Seit 2017 ist Imshausen in einer durch die Bundesbeauftragte für Kultur und Medien geförderten Kooperation mit der Georg-August-Universität in Göttingen verbunden. Das Team in Imshausen wurde verstärkt und zahlreiche gemeinsame Veranstaltungs- und Workshopformate für unterschiedliche Zielgruppen durchgeführt. Dazu gehören neben Tagungen, Konferenzen und öffentlichen Vorträgen ebenso wie die Bildungsangebote für jüngere Menschen - Seminare für Studierende, Schülerworkshops, Democracy Camps und Veranstaltungen mit und für Schulen aus der Region. Insbesondere mit der Sontraer Adam-von-Trott-Schule verbindet die Stiftung eine langjährige Partnerschaft.

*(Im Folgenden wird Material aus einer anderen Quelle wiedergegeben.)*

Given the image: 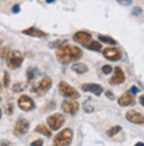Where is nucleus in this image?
<instances>
[{"label":"nucleus","instance_id":"f257e3e1","mask_svg":"<svg viewBox=\"0 0 144 146\" xmlns=\"http://www.w3.org/2000/svg\"><path fill=\"white\" fill-rule=\"evenodd\" d=\"M83 56V52L79 46H72L68 44H64L62 48H59L56 52V57L63 64H68V62L76 61Z\"/></svg>","mask_w":144,"mask_h":146},{"label":"nucleus","instance_id":"f03ea898","mask_svg":"<svg viewBox=\"0 0 144 146\" xmlns=\"http://www.w3.org/2000/svg\"><path fill=\"white\" fill-rule=\"evenodd\" d=\"M72 137H74V131L70 127L63 129L62 131H59L58 135L54 139V146H70L72 142Z\"/></svg>","mask_w":144,"mask_h":146},{"label":"nucleus","instance_id":"7ed1b4c3","mask_svg":"<svg viewBox=\"0 0 144 146\" xmlns=\"http://www.w3.org/2000/svg\"><path fill=\"white\" fill-rule=\"evenodd\" d=\"M59 92H60V94H62L63 97H67V98H79V92L76 90V89L74 88V86H71L70 84H67V82H64V81H62L60 84H59Z\"/></svg>","mask_w":144,"mask_h":146},{"label":"nucleus","instance_id":"20e7f679","mask_svg":"<svg viewBox=\"0 0 144 146\" xmlns=\"http://www.w3.org/2000/svg\"><path fill=\"white\" fill-rule=\"evenodd\" d=\"M21 64H23V54L17 50H13L7 56V66L9 69H17Z\"/></svg>","mask_w":144,"mask_h":146},{"label":"nucleus","instance_id":"39448f33","mask_svg":"<svg viewBox=\"0 0 144 146\" xmlns=\"http://www.w3.org/2000/svg\"><path fill=\"white\" fill-rule=\"evenodd\" d=\"M51 85H52V80L50 77H44L32 88V92H35L38 96H43L44 93H47L50 90Z\"/></svg>","mask_w":144,"mask_h":146},{"label":"nucleus","instance_id":"423d86ee","mask_svg":"<svg viewBox=\"0 0 144 146\" xmlns=\"http://www.w3.org/2000/svg\"><path fill=\"white\" fill-rule=\"evenodd\" d=\"M47 123H48V127L51 130H59L62 125L64 123V117L62 114H54V115H50L47 118Z\"/></svg>","mask_w":144,"mask_h":146},{"label":"nucleus","instance_id":"0eeeda50","mask_svg":"<svg viewBox=\"0 0 144 146\" xmlns=\"http://www.w3.org/2000/svg\"><path fill=\"white\" fill-rule=\"evenodd\" d=\"M28 129H29V122H28L27 119L20 118V119H17L16 123H15V127H13V134L17 135V137L24 135L28 131Z\"/></svg>","mask_w":144,"mask_h":146},{"label":"nucleus","instance_id":"6e6552de","mask_svg":"<svg viewBox=\"0 0 144 146\" xmlns=\"http://www.w3.org/2000/svg\"><path fill=\"white\" fill-rule=\"evenodd\" d=\"M17 105H19V108L24 111H29V110H33L35 109V102L32 100L31 97L28 96H20V98L17 100Z\"/></svg>","mask_w":144,"mask_h":146},{"label":"nucleus","instance_id":"1a4fd4ad","mask_svg":"<svg viewBox=\"0 0 144 146\" xmlns=\"http://www.w3.org/2000/svg\"><path fill=\"white\" fill-rule=\"evenodd\" d=\"M62 109L64 113H67V114H76L79 110V104L78 102H75L74 100L72 101H64L62 104Z\"/></svg>","mask_w":144,"mask_h":146},{"label":"nucleus","instance_id":"9d476101","mask_svg":"<svg viewBox=\"0 0 144 146\" xmlns=\"http://www.w3.org/2000/svg\"><path fill=\"white\" fill-rule=\"evenodd\" d=\"M103 54H104L105 58H108L111 61H116V60H120L121 57V52L116 48H105L103 50Z\"/></svg>","mask_w":144,"mask_h":146},{"label":"nucleus","instance_id":"9b49d317","mask_svg":"<svg viewBox=\"0 0 144 146\" xmlns=\"http://www.w3.org/2000/svg\"><path fill=\"white\" fill-rule=\"evenodd\" d=\"M125 117H127V119H128V121H131V122H133V123H139V125H143V123H144L143 114H141V113H139V111H136V110L127 111Z\"/></svg>","mask_w":144,"mask_h":146},{"label":"nucleus","instance_id":"f8f14e48","mask_svg":"<svg viewBox=\"0 0 144 146\" xmlns=\"http://www.w3.org/2000/svg\"><path fill=\"white\" fill-rule=\"evenodd\" d=\"M124 80H125V76H124L123 69H121V68H115V74L109 78V84L119 85V84H121V82H124Z\"/></svg>","mask_w":144,"mask_h":146},{"label":"nucleus","instance_id":"ddd939ff","mask_svg":"<svg viewBox=\"0 0 144 146\" xmlns=\"http://www.w3.org/2000/svg\"><path fill=\"white\" fill-rule=\"evenodd\" d=\"M74 40L76 42H79V44L87 45V44L91 41V33H88V32H84V31L76 32V33L74 35Z\"/></svg>","mask_w":144,"mask_h":146},{"label":"nucleus","instance_id":"4468645a","mask_svg":"<svg viewBox=\"0 0 144 146\" xmlns=\"http://www.w3.org/2000/svg\"><path fill=\"white\" fill-rule=\"evenodd\" d=\"M82 89L84 92H91L94 93L95 96H100L103 93V88H101L99 84H83Z\"/></svg>","mask_w":144,"mask_h":146},{"label":"nucleus","instance_id":"2eb2a0df","mask_svg":"<svg viewBox=\"0 0 144 146\" xmlns=\"http://www.w3.org/2000/svg\"><path fill=\"white\" fill-rule=\"evenodd\" d=\"M117 102H119L120 106H129V105H133V102H135V97H133V94L131 92H127L117 100Z\"/></svg>","mask_w":144,"mask_h":146},{"label":"nucleus","instance_id":"dca6fc26","mask_svg":"<svg viewBox=\"0 0 144 146\" xmlns=\"http://www.w3.org/2000/svg\"><path fill=\"white\" fill-rule=\"evenodd\" d=\"M24 35H28V36H33V37H46L47 36V33L43 31H40V29H38V28H27V29H24L23 31Z\"/></svg>","mask_w":144,"mask_h":146},{"label":"nucleus","instance_id":"f3484780","mask_svg":"<svg viewBox=\"0 0 144 146\" xmlns=\"http://www.w3.org/2000/svg\"><path fill=\"white\" fill-rule=\"evenodd\" d=\"M72 70H74L75 73L83 74V73H86L87 70H88V66H87L86 64H80V62H78V64H74V65H72Z\"/></svg>","mask_w":144,"mask_h":146},{"label":"nucleus","instance_id":"a211bd4d","mask_svg":"<svg viewBox=\"0 0 144 146\" xmlns=\"http://www.w3.org/2000/svg\"><path fill=\"white\" fill-rule=\"evenodd\" d=\"M35 130L38 131V133H40V134H44L46 137H51V135H52L51 129H48V126H46V125H38Z\"/></svg>","mask_w":144,"mask_h":146},{"label":"nucleus","instance_id":"6ab92c4d","mask_svg":"<svg viewBox=\"0 0 144 146\" xmlns=\"http://www.w3.org/2000/svg\"><path fill=\"white\" fill-rule=\"evenodd\" d=\"M86 46L91 50H100L101 49V44L99 41H90Z\"/></svg>","mask_w":144,"mask_h":146},{"label":"nucleus","instance_id":"aec40b11","mask_svg":"<svg viewBox=\"0 0 144 146\" xmlns=\"http://www.w3.org/2000/svg\"><path fill=\"white\" fill-rule=\"evenodd\" d=\"M99 40H100V41L107 42V44H112V45H115V44H116V40H115V38H112V37H109V36L100 35V36H99Z\"/></svg>","mask_w":144,"mask_h":146},{"label":"nucleus","instance_id":"412c9836","mask_svg":"<svg viewBox=\"0 0 144 146\" xmlns=\"http://www.w3.org/2000/svg\"><path fill=\"white\" fill-rule=\"evenodd\" d=\"M27 88V85L24 84V82H17V84H15L13 86H12V90L15 93L17 92H21V90H24V89Z\"/></svg>","mask_w":144,"mask_h":146},{"label":"nucleus","instance_id":"4be33fe9","mask_svg":"<svg viewBox=\"0 0 144 146\" xmlns=\"http://www.w3.org/2000/svg\"><path fill=\"white\" fill-rule=\"evenodd\" d=\"M36 72H38V69H36V68H29V69L27 70V80H28V82L35 78Z\"/></svg>","mask_w":144,"mask_h":146},{"label":"nucleus","instance_id":"5701e85b","mask_svg":"<svg viewBox=\"0 0 144 146\" xmlns=\"http://www.w3.org/2000/svg\"><path fill=\"white\" fill-rule=\"evenodd\" d=\"M120 130H121L120 126H113V127H111V129L107 131V134H108V137H113V135L116 134V133H119Z\"/></svg>","mask_w":144,"mask_h":146},{"label":"nucleus","instance_id":"b1692460","mask_svg":"<svg viewBox=\"0 0 144 146\" xmlns=\"http://www.w3.org/2000/svg\"><path fill=\"white\" fill-rule=\"evenodd\" d=\"M9 54V46H4L0 50V57L1 58H7V56Z\"/></svg>","mask_w":144,"mask_h":146},{"label":"nucleus","instance_id":"393cba45","mask_svg":"<svg viewBox=\"0 0 144 146\" xmlns=\"http://www.w3.org/2000/svg\"><path fill=\"white\" fill-rule=\"evenodd\" d=\"M64 44H66V40H59L58 42H54V44H51V46H52V48H62L63 45H64Z\"/></svg>","mask_w":144,"mask_h":146},{"label":"nucleus","instance_id":"a878e982","mask_svg":"<svg viewBox=\"0 0 144 146\" xmlns=\"http://www.w3.org/2000/svg\"><path fill=\"white\" fill-rule=\"evenodd\" d=\"M3 85L4 86H8L9 85V73H4V80H3Z\"/></svg>","mask_w":144,"mask_h":146},{"label":"nucleus","instance_id":"bb28decb","mask_svg":"<svg viewBox=\"0 0 144 146\" xmlns=\"http://www.w3.org/2000/svg\"><path fill=\"white\" fill-rule=\"evenodd\" d=\"M116 1L121 5H131V3H132V0H116Z\"/></svg>","mask_w":144,"mask_h":146},{"label":"nucleus","instance_id":"cd10ccee","mask_svg":"<svg viewBox=\"0 0 144 146\" xmlns=\"http://www.w3.org/2000/svg\"><path fill=\"white\" fill-rule=\"evenodd\" d=\"M101 70H103V73H105V74H107V73H109L111 70H112V66H111V65H104L103 68H101Z\"/></svg>","mask_w":144,"mask_h":146},{"label":"nucleus","instance_id":"c85d7f7f","mask_svg":"<svg viewBox=\"0 0 144 146\" xmlns=\"http://www.w3.org/2000/svg\"><path fill=\"white\" fill-rule=\"evenodd\" d=\"M5 111H7L8 114H12V111H13V105H12V104H7V108H5Z\"/></svg>","mask_w":144,"mask_h":146},{"label":"nucleus","instance_id":"c756f323","mask_svg":"<svg viewBox=\"0 0 144 146\" xmlns=\"http://www.w3.org/2000/svg\"><path fill=\"white\" fill-rule=\"evenodd\" d=\"M31 146H43V141L42 139H36V141H33L31 143Z\"/></svg>","mask_w":144,"mask_h":146},{"label":"nucleus","instance_id":"7c9ffc66","mask_svg":"<svg viewBox=\"0 0 144 146\" xmlns=\"http://www.w3.org/2000/svg\"><path fill=\"white\" fill-rule=\"evenodd\" d=\"M19 11H20V5L19 4H15V5L12 7V12H13V13H17Z\"/></svg>","mask_w":144,"mask_h":146},{"label":"nucleus","instance_id":"2f4dec72","mask_svg":"<svg viewBox=\"0 0 144 146\" xmlns=\"http://www.w3.org/2000/svg\"><path fill=\"white\" fill-rule=\"evenodd\" d=\"M105 94H107V97H108L109 100H115V97H113V93L111 92V90H107V92H105Z\"/></svg>","mask_w":144,"mask_h":146},{"label":"nucleus","instance_id":"473e14b6","mask_svg":"<svg viewBox=\"0 0 144 146\" xmlns=\"http://www.w3.org/2000/svg\"><path fill=\"white\" fill-rule=\"evenodd\" d=\"M141 13V8H135V11H133V15H140Z\"/></svg>","mask_w":144,"mask_h":146},{"label":"nucleus","instance_id":"72a5a7b5","mask_svg":"<svg viewBox=\"0 0 144 146\" xmlns=\"http://www.w3.org/2000/svg\"><path fill=\"white\" fill-rule=\"evenodd\" d=\"M0 146H11V143L7 141H0Z\"/></svg>","mask_w":144,"mask_h":146},{"label":"nucleus","instance_id":"f704fd0d","mask_svg":"<svg viewBox=\"0 0 144 146\" xmlns=\"http://www.w3.org/2000/svg\"><path fill=\"white\" fill-rule=\"evenodd\" d=\"M84 110H86V111H92V110H94V108H92V106H90V105H87V106H84Z\"/></svg>","mask_w":144,"mask_h":146},{"label":"nucleus","instance_id":"c9c22d12","mask_svg":"<svg viewBox=\"0 0 144 146\" xmlns=\"http://www.w3.org/2000/svg\"><path fill=\"white\" fill-rule=\"evenodd\" d=\"M131 93H137V88H136V86H132V88H131Z\"/></svg>","mask_w":144,"mask_h":146},{"label":"nucleus","instance_id":"e433bc0d","mask_svg":"<svg viewBox=\"0 0 144 146\" xmlns=\"http://www.w3.org/2000/svg\"><path fill=\"white\" fill-rule=\"evenodd\" d=\"M47 3H54V1H56V0H46Z\"/></svg>","mask_w":144,"mask_h":146},{"label":"nucleus","instance_id":"4c0bfd02","mask_svg":"<svg viewBox=\"0 0 144 146\" xmlns=\"http://www.w3.org/2000/svg\"><path fill=\"white\" fill-rule=\"evenodd\" d=\"M135 146H144V145H143V142H139V143H136Z\"/></svg>","mask_w":144,"mask_h":146},{"label":"nucleus","instance_id":"58836bf2","mask_svg":"<svg viewBox=\"0 0 144 146\" xmlns=\"http://www.w3.org/2000/svg\"><path fill=\"white\" fill-rule=\"evenodd\" d=\"M0 118H1V109H0Z\"/></svg>","mask_w":144,"mask_h":146},{"label":"nucleus","instance_id":"ea45409f","mask_svg":"<svg viewBox=\"0 0 144 146\" xmlns=\"http://www.w3.org/2000/svg\"><path fill=\"white\" fill-rule=\"evenodd\" d=\"M0 89H1V85H0Z\"/></svg>","mask_w":144,"mask_h":146}]
</instances>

Ab Herbst 2020 soll die Bildungsarbeit in Imshausen durch eine neue Dauerausstellung über Adam von Trott bereichert und ausgebaut werden. Die Stiftung konnte mit dem Ausstellungsbüro „Exponauten“ einen kompetenten Partner hierfür gewinnen und die Vorbereitungen dafür sind im vollen Gange.

 

Vor dem Hintergrund seiner Geschichte ist Imshausen dafür prädestiniert, über die Entwicklung der Demokratie, über individuelle Verantwortung und Widerstand gegen autoritäre und menschenverachtende Regime und Haltungen nachzudenken. Junge Menschen aber auch Multiplikatoren wie Journalisten, Lehrer, Mitarbeiter von Gedenkstätten sollen erfahren, wie sich Demokratie entwickelt und wie es gelingen kann, dass Menschen dafür sensibilisiert werden, Verantwortung für das Gemeinwesen zu übernehmen und in schwierigen Situationen mutig zu handeln.